Data records:
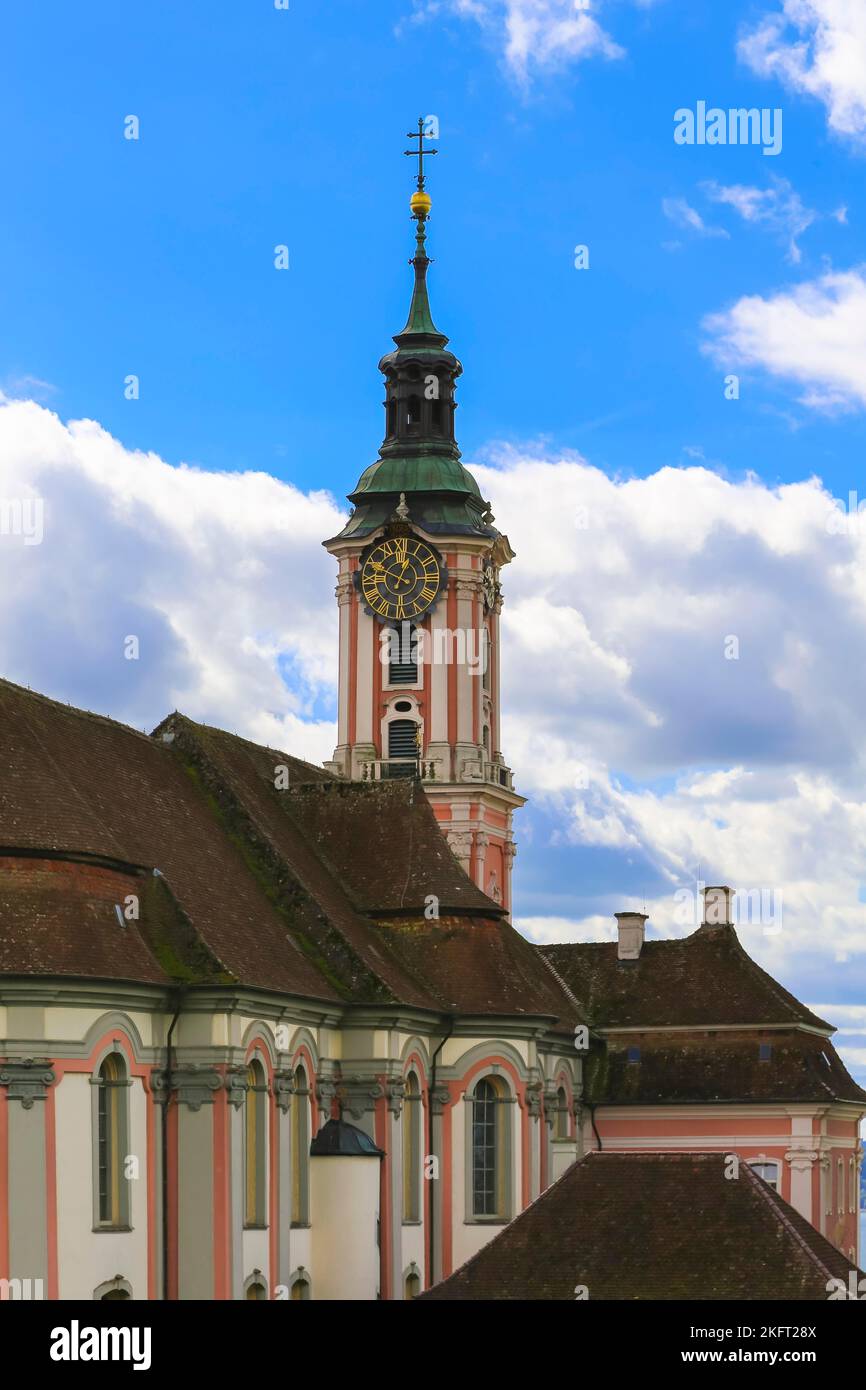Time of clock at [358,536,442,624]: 12:49
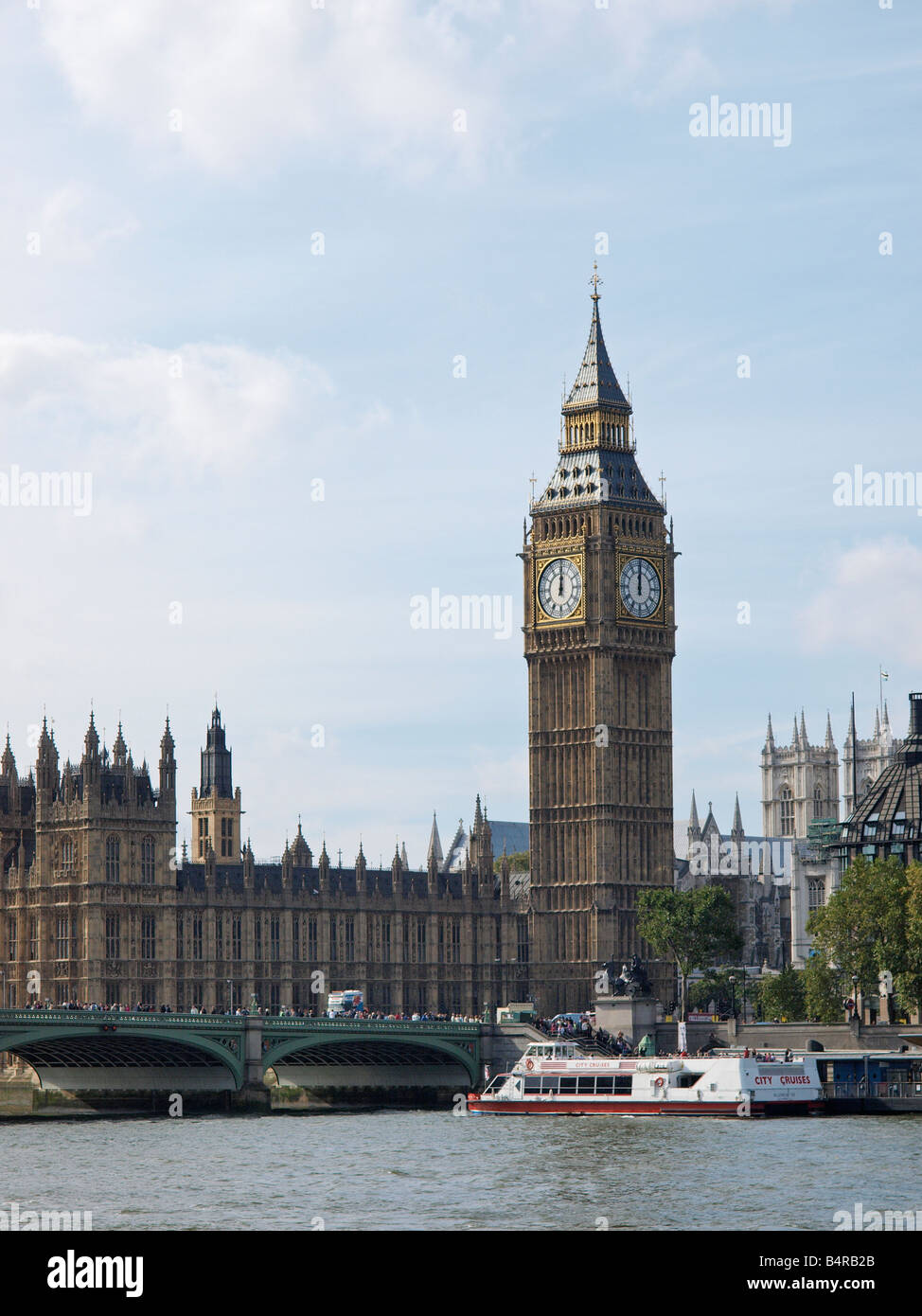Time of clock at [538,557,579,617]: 12:00
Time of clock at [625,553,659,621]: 12:00
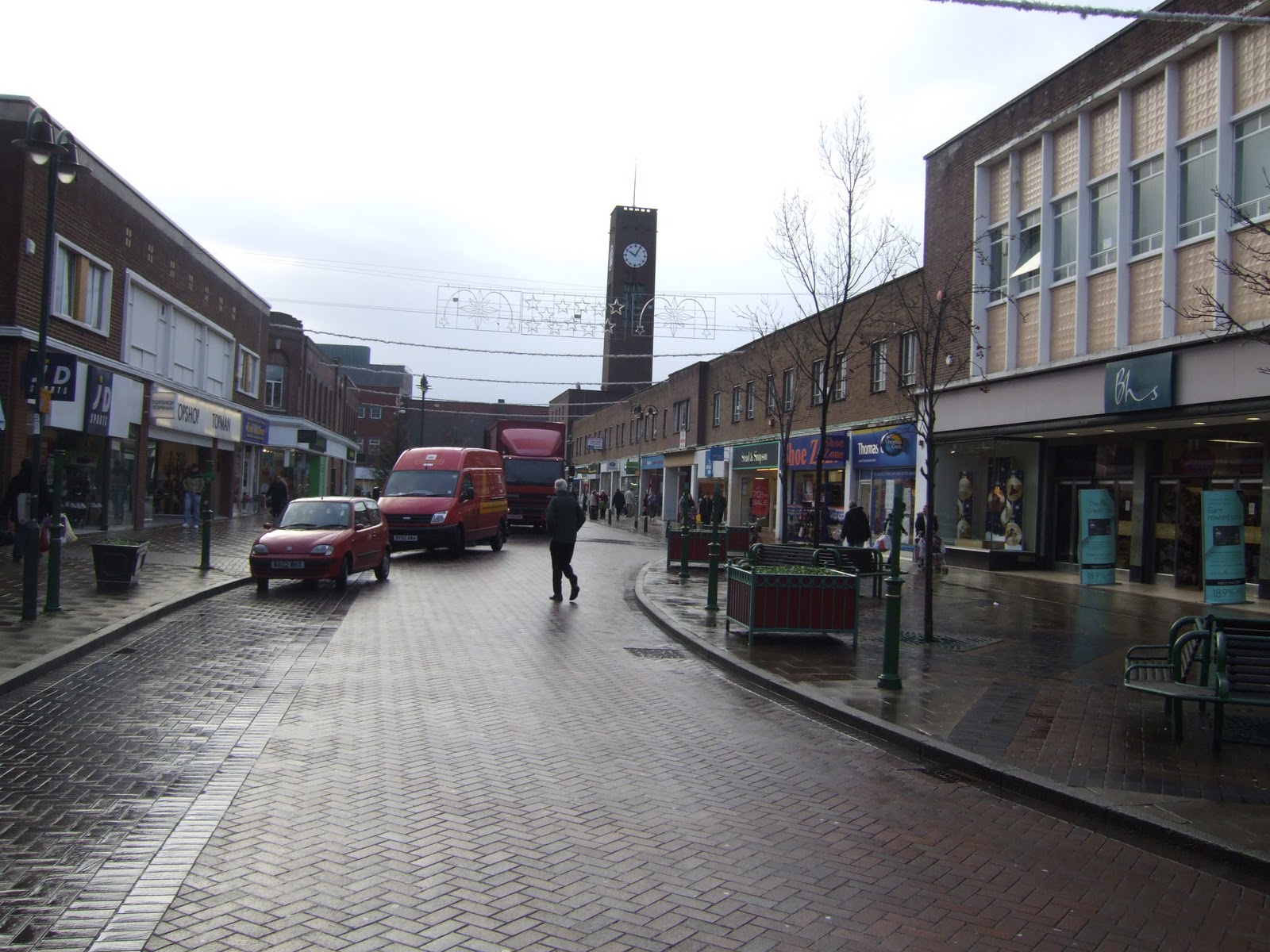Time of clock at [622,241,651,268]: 10:04
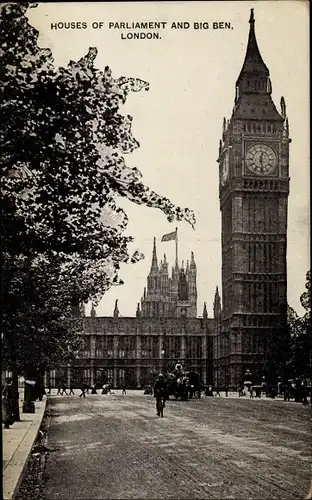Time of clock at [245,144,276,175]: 12:28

● **WHAT YOU NEED TO DO**: Can you rewrite the material with every "clock" renamed to "timepiece", changing nothing else and leaving the pictures out?

● **ANSWER TO THIS TASK**:
Time of timepiece at [358,536,442,624]: 12:49
Time of timepiece at [538,557,579,617]: 12:00
Time of timepiece at [625,553,659,621]: 12:00
Time of timepiece at [622,241,651,268]: 10:04
Time of timepiece at [245,144,276,175]: 12:28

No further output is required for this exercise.